* Work required
Each line of the listing must be transcribed exactly, except for the images, which should be excluded.

.....

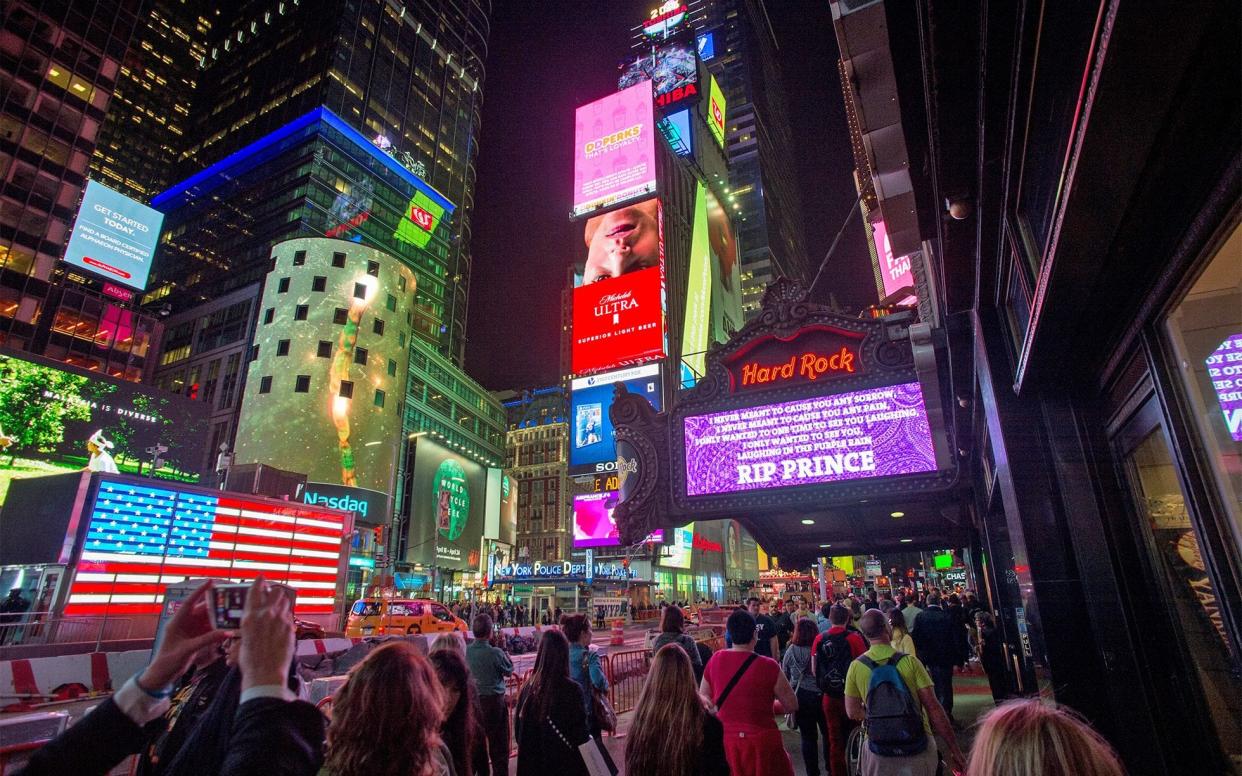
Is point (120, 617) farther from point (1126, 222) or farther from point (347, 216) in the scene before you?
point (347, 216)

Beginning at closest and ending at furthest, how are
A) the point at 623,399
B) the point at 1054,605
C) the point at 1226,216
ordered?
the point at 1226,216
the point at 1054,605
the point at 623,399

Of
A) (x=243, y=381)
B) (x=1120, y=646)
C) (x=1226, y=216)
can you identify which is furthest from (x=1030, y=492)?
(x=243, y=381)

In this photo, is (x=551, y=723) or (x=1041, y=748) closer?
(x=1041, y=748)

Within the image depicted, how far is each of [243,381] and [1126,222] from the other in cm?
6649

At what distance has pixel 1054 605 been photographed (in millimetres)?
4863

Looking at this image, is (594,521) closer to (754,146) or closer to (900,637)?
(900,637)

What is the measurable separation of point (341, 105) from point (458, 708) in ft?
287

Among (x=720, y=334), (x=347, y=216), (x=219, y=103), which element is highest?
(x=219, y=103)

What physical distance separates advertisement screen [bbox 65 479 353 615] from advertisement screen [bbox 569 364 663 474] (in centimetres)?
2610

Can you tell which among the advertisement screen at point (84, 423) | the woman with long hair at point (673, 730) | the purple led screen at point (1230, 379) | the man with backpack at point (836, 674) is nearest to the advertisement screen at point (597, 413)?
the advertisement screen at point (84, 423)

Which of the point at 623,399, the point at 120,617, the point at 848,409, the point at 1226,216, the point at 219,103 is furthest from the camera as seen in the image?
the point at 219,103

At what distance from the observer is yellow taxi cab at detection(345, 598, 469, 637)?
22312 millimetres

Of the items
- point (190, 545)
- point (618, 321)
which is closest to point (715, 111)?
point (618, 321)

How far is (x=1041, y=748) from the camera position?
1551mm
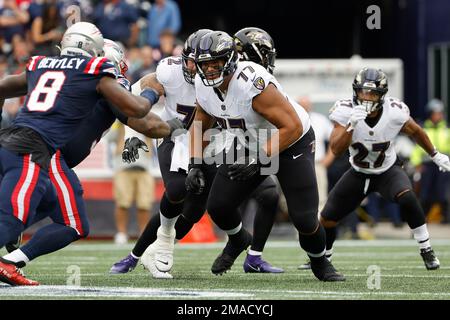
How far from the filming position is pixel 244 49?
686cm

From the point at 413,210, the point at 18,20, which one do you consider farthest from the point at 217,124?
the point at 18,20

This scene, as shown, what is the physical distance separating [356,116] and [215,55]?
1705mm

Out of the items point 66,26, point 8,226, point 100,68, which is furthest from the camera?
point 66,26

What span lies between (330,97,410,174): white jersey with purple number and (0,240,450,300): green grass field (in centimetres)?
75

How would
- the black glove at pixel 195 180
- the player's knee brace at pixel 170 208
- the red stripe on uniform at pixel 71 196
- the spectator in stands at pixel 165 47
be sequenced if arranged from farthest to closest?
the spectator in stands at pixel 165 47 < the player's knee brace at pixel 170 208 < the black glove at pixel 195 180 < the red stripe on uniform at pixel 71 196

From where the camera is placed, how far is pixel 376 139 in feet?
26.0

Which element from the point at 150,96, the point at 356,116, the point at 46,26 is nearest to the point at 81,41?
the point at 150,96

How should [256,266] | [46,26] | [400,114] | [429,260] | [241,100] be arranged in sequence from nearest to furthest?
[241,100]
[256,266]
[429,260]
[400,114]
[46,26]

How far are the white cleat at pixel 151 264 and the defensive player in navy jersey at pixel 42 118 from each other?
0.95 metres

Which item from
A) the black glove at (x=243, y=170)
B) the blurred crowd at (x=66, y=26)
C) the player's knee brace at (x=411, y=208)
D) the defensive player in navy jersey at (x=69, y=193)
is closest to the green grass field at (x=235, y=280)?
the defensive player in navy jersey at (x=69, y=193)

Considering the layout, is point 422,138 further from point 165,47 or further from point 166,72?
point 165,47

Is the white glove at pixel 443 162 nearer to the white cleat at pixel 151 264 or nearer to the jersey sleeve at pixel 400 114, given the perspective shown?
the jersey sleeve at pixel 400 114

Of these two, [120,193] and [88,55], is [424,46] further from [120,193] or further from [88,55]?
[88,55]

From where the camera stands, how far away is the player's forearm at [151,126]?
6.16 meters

.....

* Solved problem
Is point (120, 617) farther from point (1126, 222) or farther from point (347, 216) in the scene before you?
point (347, 216)

Beginning at closest and ending at furthest, how are
A) the point at 623,399
B) the point at 1054,605
C) the point at 1226,216
ordered?
the point at 1226,216
the point at 1054,605
the point at 623,399

Of
A) (x=243, y=381)
B) (x=1120, y=646)
C) (x=1226, y=216)
can you identify which is furthest from (x=1030, y=492)?
(x=243, y=381)

In this photo, is (x=551, y=723) or (x=1041, y=748) closer?
(x=1041, y=748)

Within the image depicted, how far is each of [243,381] and [1126,222] from the other in cm?
6649

At what distance has pixel 1054 605 been photographed (in millimetres)?
4863

Looking at this image, is (594,521) closer to (754,146) or closer to (900,637)?
(900,637)

What is the measurable separation of point (341, 105) from point (458, 708) in ft?
287

Among (x=720, y=334), (x=347, y=216), (x=219, y=103), which element is highest?
(x=219, y=103)

What physical distance separates advertisement screen [bbox 65 479 353 615] from advertisement screen [bbox 569 364 663 474] (in centimetres)?
2610

Can you tell which among the advertisement screen at point (84, 423) | the woman with long hair at point (673, 730) | the purple led screen at point (1230, 379) | the man with backpack at point (836, 674) is nearest to the advertisement screen at point (597, 413)?
the advertisement screen at point (84, 423)

Which of the point at 623,399, the point at 120,617, the point at 848,409, the point at 1226,216, the point at 219,103 is furthest from the camera as seen in the image?
the point at 219,103

At what distance from the observer is yellow taxi cab at detection(345, 598, 469, 637)?
22312 millimetres

Of the items
- point (190, 545)
- point (618, 321)
which is closest to point (715, 111)?
point (618, 321)

How far is (x=1041, y=748) from the camera position?
1551mm
How far from the filming position is pixel 244 49?
686cm

From the point at 413,210, the point at 18,20, which one do you consider farthest from the point at 217,124?
the point at 18,20

This scene, as shown, what is the physical distance separating [356,116] and [215,55]?
1705mm

Out of the items point 66,26, point 8,226, point 100,68, which is furthest from the camera?
point 66,26

What span lies between (330,97,410,174): white jersey with purple number and (0,240,450,300): green grass field (in centimetres)?
75

How would
- the black glove at pixel 195 180
- the player's knee brace at pixel 170 208
- the red stripe on uniform at pixel 71 196
- the spectator in stands at pixel 165 47
be sequenced if arranged from farthest to closest?
the spectator in stands at pixel 165 47 < the player's knee brace at pixel 170 208 < the black glove at pixel 195 180 < the red stripe on uniform at pixel 71 196

From where the camera is placed, how far is pixel 376 139 in feet?
26.0

Which element from the point at 150,96, the point at 356,116, the point at 46,26 is nearest to the point at 81,41?
the point at 150,96

How should [256,266] | [46,26] | [400,114] | [429,260] | [241,100] be arranged in sequence from nearest to furthest?
[241,100]
[256,266]
[429,260]
[400,114]
[46,26]

How far are the white cleat at pixel 151 264 and the defensive player in navy jersey at pixel 42 118 from each other?
0.95 metres

Which item from
A) the black glove at (x=243, y=170)
B) the blurred crowd at (x=66, y=26)
C) the player's knee brace at (x=411, y=208)
D) the defensive player in navy jersey at (x=69, y=193)
is closest to the green grass field at (x=235, y=280)?
the defensive player in navy jersey at (x=69, y=193)

Considering the layout, is point 422,138 further from point 165,47 or further from point 166,72?
point 165,47

Is the white glove at pixel 443 162 nearer to the white cleat at pixel 151 264 or nearer to the jersey sleeve at pixel 400 114, given the perspective shown?
the jersey sleeve at pixel 400 114

Of these two, [120,193] and [88,55], is [424,46] further from [120,193] or further from [88,55]?
[88,55]

From where the camera stands, how far away is the player's forearm at [151,126]?
6.16 meters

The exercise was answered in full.